接客の考え方

客の心になりて亭主せよ

ある企業の接客向上の研修を行ないました。

その中に、受付を担当している人がいました。
その人がロールプレイングをすると、
「やはり、受付担当の人は、うまいね〜」
と、一緒に参加している人が、受付を担当している人を褒めます。
ですが、どう見ても、うまいとは思えないのです。なのに、みんなは褒めるのです。
受付担当者自体も、自分はうまいと思っているのかもしれませんが、どちらかというとツンツンとした態度に見えるのです。

かえって「うまいね〜。

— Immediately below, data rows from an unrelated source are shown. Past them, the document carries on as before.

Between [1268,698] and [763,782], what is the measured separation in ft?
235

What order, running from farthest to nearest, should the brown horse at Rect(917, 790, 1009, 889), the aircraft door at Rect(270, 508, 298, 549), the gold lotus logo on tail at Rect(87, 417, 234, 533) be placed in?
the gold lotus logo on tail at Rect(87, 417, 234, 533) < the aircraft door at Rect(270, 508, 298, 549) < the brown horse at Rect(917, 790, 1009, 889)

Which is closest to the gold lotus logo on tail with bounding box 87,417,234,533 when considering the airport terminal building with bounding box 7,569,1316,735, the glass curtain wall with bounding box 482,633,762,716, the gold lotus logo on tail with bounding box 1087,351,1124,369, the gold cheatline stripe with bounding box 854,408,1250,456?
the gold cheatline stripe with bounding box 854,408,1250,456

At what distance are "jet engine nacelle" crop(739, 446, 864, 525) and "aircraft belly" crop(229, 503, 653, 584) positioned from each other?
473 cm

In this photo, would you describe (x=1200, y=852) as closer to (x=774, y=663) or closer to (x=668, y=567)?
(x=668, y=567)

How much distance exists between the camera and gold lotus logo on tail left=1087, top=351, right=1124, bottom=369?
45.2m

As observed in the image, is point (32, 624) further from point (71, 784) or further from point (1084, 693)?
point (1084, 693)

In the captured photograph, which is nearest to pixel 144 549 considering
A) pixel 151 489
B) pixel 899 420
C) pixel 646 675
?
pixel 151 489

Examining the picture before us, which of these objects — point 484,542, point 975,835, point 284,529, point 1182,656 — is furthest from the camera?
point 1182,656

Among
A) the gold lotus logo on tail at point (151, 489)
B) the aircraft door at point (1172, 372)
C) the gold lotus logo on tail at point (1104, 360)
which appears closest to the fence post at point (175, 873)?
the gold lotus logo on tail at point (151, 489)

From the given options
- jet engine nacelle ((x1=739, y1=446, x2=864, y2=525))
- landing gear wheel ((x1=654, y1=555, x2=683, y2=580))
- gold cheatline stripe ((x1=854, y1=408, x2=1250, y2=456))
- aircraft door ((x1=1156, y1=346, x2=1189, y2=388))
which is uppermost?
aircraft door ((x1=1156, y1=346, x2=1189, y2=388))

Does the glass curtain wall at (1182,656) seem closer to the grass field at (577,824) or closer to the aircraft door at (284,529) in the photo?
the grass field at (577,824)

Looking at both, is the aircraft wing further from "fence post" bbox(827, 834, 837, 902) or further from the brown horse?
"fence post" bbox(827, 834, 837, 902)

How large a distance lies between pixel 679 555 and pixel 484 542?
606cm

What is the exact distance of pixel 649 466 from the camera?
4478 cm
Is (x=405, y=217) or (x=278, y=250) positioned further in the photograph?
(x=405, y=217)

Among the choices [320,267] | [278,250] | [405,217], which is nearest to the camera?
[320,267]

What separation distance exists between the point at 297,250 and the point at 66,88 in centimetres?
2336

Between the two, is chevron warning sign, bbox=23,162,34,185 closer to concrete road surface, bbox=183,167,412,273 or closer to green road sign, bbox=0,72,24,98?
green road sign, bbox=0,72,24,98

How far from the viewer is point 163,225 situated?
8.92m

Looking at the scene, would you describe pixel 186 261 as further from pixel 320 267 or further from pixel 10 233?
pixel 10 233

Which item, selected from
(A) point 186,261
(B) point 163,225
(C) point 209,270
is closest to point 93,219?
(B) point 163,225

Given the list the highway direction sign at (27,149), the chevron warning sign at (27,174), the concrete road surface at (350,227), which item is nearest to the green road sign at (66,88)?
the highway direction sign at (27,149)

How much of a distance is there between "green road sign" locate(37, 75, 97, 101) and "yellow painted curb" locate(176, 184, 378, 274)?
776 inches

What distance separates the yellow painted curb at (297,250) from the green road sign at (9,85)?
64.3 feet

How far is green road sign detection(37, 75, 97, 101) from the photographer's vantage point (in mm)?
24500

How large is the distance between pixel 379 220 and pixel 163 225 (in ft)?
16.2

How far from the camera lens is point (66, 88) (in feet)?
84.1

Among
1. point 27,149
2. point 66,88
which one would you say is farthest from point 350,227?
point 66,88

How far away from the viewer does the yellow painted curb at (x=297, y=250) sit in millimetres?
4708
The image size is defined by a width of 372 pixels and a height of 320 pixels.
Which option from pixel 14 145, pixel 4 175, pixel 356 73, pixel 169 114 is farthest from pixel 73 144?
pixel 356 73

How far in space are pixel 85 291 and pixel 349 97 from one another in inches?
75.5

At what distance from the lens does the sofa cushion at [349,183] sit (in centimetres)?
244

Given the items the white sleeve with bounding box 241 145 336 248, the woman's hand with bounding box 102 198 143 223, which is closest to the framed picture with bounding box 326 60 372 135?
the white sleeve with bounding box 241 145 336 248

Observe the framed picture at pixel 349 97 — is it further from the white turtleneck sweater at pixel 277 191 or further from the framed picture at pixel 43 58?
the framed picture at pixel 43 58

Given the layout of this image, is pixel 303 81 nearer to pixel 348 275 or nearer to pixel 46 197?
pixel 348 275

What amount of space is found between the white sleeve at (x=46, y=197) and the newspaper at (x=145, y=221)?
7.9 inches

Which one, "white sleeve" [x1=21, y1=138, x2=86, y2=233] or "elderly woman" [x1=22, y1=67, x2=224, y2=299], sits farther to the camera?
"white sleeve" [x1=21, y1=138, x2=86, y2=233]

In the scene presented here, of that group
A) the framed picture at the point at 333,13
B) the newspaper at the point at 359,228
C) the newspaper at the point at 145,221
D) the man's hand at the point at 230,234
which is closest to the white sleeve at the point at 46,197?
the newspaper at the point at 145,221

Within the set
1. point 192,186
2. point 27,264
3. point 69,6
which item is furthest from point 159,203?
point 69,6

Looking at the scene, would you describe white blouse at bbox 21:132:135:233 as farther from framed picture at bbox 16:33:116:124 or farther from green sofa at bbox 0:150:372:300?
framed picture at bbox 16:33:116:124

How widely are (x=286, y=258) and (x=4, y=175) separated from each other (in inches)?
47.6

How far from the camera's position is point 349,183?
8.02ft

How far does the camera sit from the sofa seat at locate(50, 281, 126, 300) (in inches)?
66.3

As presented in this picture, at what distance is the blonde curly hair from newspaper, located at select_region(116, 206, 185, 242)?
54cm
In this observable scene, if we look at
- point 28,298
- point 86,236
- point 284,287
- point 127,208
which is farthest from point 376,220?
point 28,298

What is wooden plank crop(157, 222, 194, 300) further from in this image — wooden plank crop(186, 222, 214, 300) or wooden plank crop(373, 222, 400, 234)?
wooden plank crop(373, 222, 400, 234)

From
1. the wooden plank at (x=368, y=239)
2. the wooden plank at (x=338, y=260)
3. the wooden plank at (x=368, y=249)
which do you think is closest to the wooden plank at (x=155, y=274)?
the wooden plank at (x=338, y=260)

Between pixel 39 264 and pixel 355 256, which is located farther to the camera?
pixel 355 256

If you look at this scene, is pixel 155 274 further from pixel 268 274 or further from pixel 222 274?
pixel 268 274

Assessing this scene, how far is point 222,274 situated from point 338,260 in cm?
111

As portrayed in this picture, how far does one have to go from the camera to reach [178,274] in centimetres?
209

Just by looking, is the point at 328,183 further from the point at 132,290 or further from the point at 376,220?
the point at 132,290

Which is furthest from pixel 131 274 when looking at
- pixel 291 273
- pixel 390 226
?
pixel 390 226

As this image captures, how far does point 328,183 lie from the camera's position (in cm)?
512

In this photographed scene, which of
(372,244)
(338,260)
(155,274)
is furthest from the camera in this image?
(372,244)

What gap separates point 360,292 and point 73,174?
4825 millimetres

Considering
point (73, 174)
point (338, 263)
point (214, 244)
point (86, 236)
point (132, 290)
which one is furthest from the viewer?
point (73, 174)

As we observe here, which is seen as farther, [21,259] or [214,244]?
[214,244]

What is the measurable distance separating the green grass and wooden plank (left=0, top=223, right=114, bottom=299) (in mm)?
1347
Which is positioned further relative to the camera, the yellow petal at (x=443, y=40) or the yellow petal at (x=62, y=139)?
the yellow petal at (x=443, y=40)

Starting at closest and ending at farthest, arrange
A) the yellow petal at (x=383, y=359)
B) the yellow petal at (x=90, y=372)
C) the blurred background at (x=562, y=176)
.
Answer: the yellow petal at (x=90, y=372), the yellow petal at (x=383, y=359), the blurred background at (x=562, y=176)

私なんかだめだな〜」と言っている人のほうが、気持ちがこもっていて、心が伝わってきます。
受付担当者を高めるために、謙遜して言っているのかもしれませんが……。

「客の心になりて亭主せよ、亭主の心になりて客いたせ」という言葉があります。
どんな立場であっても、人を敬い、自らを慎むという意味でしょうが、なかなか自分の気付きはできません。
相手を敬う気持ちになれば、自分の問題点も見えてきますが、
他の人より私のほうがうまいという驕りの気持ちは、気付くチャンスを自ら無くしてしまうことになりかねません。

また、驕りの精神が身につき、それが表面化するのです。

心理学でよく使われているモデルのひとつに、『ジョハリの四つの窓』というのがあります。
その中で、自分は知らないが、他人は知っているという窓があります。

「もっとこうすれば、〇〇さんは自分の能力を高めることができるのに」
とか
「言い方をこうすれば、全体の雰囲気が良くなるのに」
と周りは気付いていても、本人は気づくことができないことがあります。
また周りはなかなかそのことを指摘しません。

「客の心になりて亭主せよ、亭主の心になりて客いたせ」

改めて、この言葉の意味を噛み締めました。